— Важно, чтобы мы обратились к первоисточникам, — предупредил Спаркс. — Мы ничего не добьемся, если будем просто читать комментарии современных авторов. Мы должны добраться до основополагающих документов и изучить то, что говорили древние писатели — и те, что писали правильно, и даже еретики.
— Я возьму вероучение, — предложил Дик Бэлью. — Я до тошноты устал гоняться за каждым новым веянием духовной жизни, которое проносится по городу. Что я хочу знать — это то, во что Церковь верила с самого начала, и во что она не верила? Я также хочу поискать равновесие. Например, как быть с тем огромным значением, которое мы придаем деталям, сопровождающим второе пришествие Христа? Разумно ли это? Так ли это было у ранних христиан? Иногда у меня появляется чувство, что мы знаем о втором пришествии больше, чем сам Господь.
— Но что самое важное, — продолжал Бэлью, — я хочу выяснить, что ранние христиане думали об Иисусе Христе. Какое знание позволяло им так охотно умирать за Него?

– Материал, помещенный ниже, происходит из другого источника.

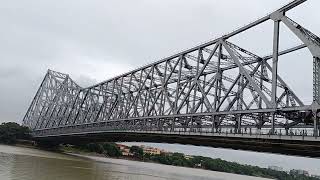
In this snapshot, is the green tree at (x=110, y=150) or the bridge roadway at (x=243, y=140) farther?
the green tree at (x=110, y=150)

Гордон Уолкер хранил молчание в течение большей части встречи. Бывший южно–баптистский священник, он получил образование в семинарии Форт Ворз в Техасе и пасторствовал в нескольких южно–баптистских церквях перед приходом в штат «Студенческого крестового похода в поисках Христа». «Я скажу вам, что я собираюсь взять, — сказал он несколько скептическим тоном. — Я беру Библию. Мой план состоит в том, чтобы проверить сравнением с Библией все то, что все вы, братья, обнаружите. Потому что если мы не сможем найти подтверждения там, я откажусь это принять.
— Это вполне справедливо, — сказал Джон Браун, чувствуя, что обстановка может немного накалиться. — В конце концов, это должно быть критерием всего, во что мы верим.
Кен Бервен взял предреформационные годы, Рэй Нетэри, ушедший в отставку в 1978 году, — послереформационный период, а я был вскоре выбран нашим администратором.
Больше, чем исследование
Если бы мы ограничились только поиском ответов на поставленные вопросы, наша дискуссия представляла бы чисто академический интерес. Но нас интересовал не просто сбор более полной информации. Перед нами стояли две конкретные проблемы. Во–первых, все мы теперь были ответственны за хотя и небольшую, но паству. Мы обещали своим людям, что приведем их в сохранившуюся неповрежденной в истории Новозаветную веру. При этом мы не собирались стать еще одной «разновидностью» христианства. Нашей целью также не являлось оставаться протестантами, стать католиками, быть пятидесятниками или не принадлежать ни к одной из деноминации. Нами руководило желание быть насколько возможно лучшими христианами, быть выражением Церкви первого века в двадцатом веке.
Во–вторых — и я не могу в достаточной мере подчеркнуть важность этого решения — мы договорились с самого начала в своих делах и жизни соответствовать всему, что мы узнаем о Церкви Нового Завета, проследив ее исторический путь. Если мы поймем, что были неправы, то должны будем измениться. Мы приняли на себя обязательство верить ее учению, принять ее богослужение, установить — в соответствии со своим пониманием — ее иерархическую структуру. Или, другими словами, если бы мы обнаружили, что все христиане повсеместно исповедовали определенную истину или придерживались определенной практики, и это делалось всеми и не противоречило Священному Писанию, мы изменили бы согласно этому свой курс и последовали вере своих отцов.
Отсюда начала развиваться герменевтика — интерпретации Писания. В течение многих лет мы склонялись к тому, чтобы рассматривать Церковь в ее исторической перспективе как некую горизонтальную структуру — длиной в двадцать веков, с фундаментом, перекладывавшемся каждое столетие, чтобы отразить современную культуру. Теперь, кажется, мы начали смотреть на Церковь как на вертикальную структуру, высотой в двадцать столетий, построенную на фундаменте апостолов и пророков со Христом в качестве краеугольного камня.
Вместо того чтобы строить новые фундаменты в каждом поколении или каждом веке, мы изо всех сил старались понять, существует ли возможность оставаться на первоначальном апостольском основании, сохраняя веру, однажды и навсегда переданную всем святым, и, в то же время построить на этом фундаменте новый этаж для нашего времени, чтобы поселить на нем наших современников. Мы все менее и менее интересовались, находятся ли христиане второго или третьего века в нашей церкви. Вопрос стоял наоборот: находимся ли мы в их времени и церкви?